• [SUPPLIED ENTRIES]
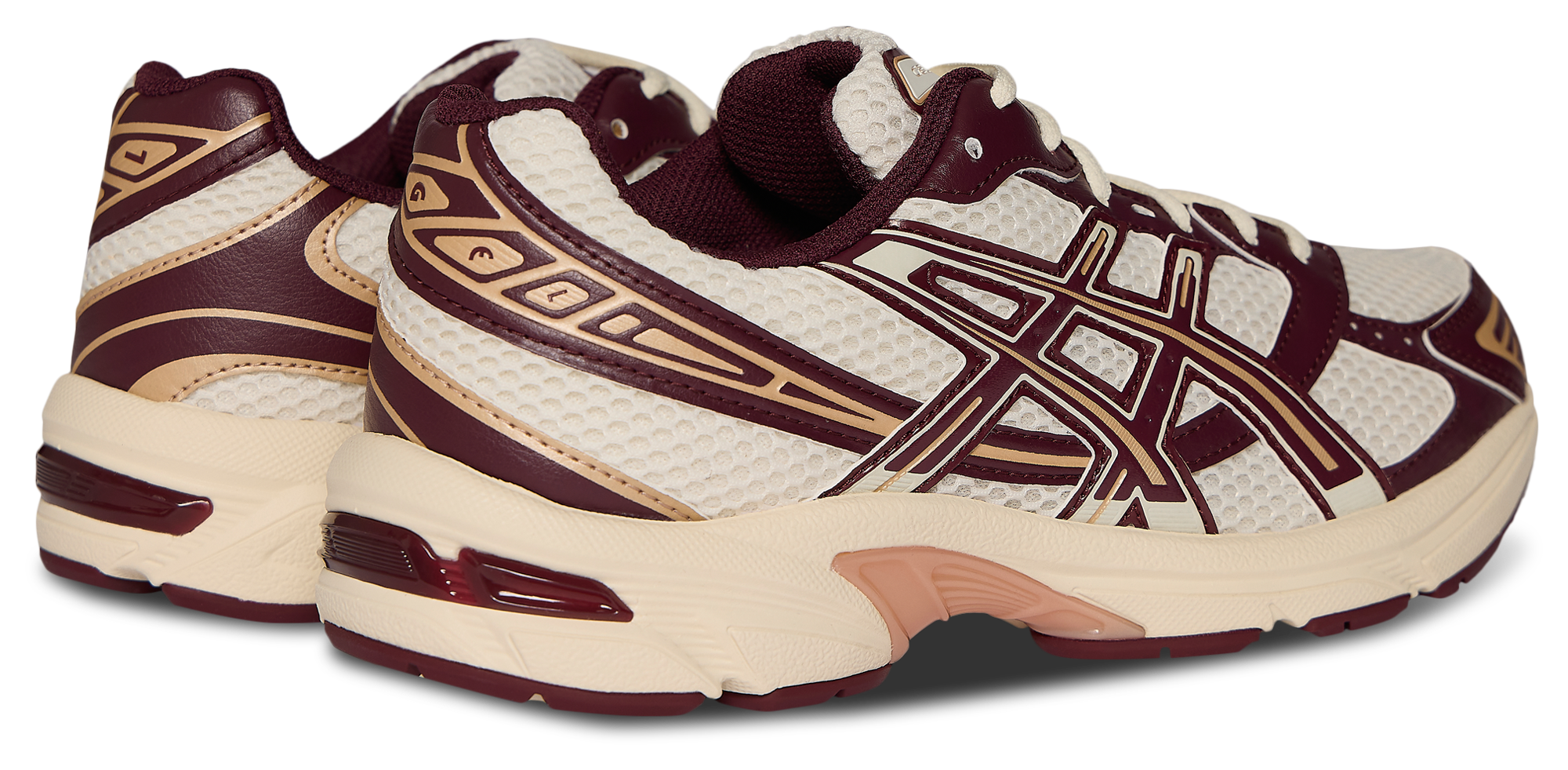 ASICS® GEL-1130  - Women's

...

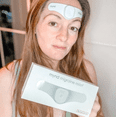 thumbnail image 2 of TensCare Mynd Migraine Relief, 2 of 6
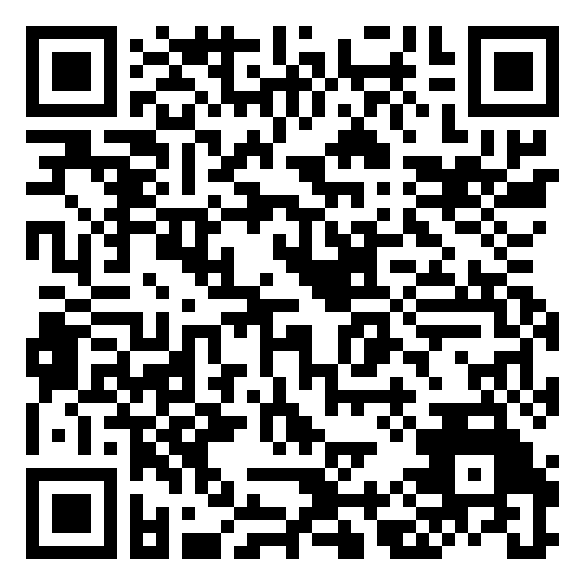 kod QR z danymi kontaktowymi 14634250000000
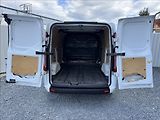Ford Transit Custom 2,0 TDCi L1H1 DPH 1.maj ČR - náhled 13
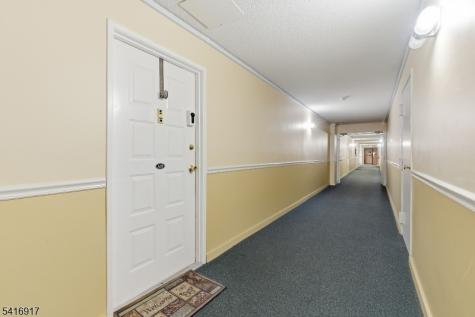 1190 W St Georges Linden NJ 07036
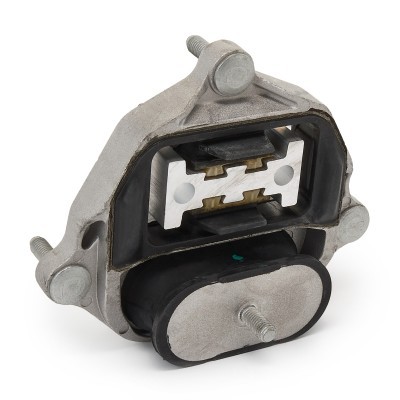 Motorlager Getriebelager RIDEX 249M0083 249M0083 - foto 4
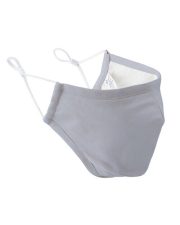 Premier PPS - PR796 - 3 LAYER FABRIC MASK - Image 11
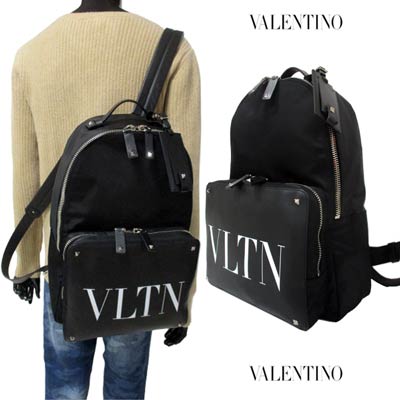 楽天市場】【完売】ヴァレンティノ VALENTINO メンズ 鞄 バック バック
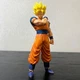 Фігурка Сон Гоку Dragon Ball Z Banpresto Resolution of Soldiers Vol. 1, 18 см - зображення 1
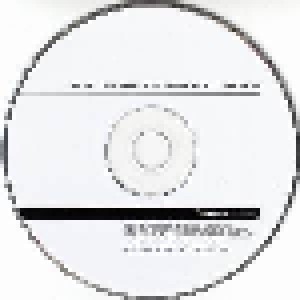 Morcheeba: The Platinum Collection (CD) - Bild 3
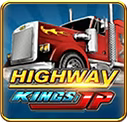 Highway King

• [WORK REQUIRED]
Render the entries from the one containing "thumbnail image 2" through the one containing "Premier PPS - PR796" as a JSON list of strings, one string per entry, with the pictures left out.

• [WRITTEN REPLY]
[
  " thumbnail image 2 of TensCare Mynd Migraine Relief, 2 of 6",
  " kod QR z danymi kontaktowymi 14634250000000",
  "Ford Transit Custom 2,0 TDCi L1H1 DPH 1.maj ČR - náhled 13",
  " 1190 W St Georges Linden NJ 07036",
  " Motorlager Getriebelager RIDEX 249M0083 249M0083 - foto 4",
  " Premier PPS - PR796 - 3 LAYER FABRIC MASK - Image 11"
]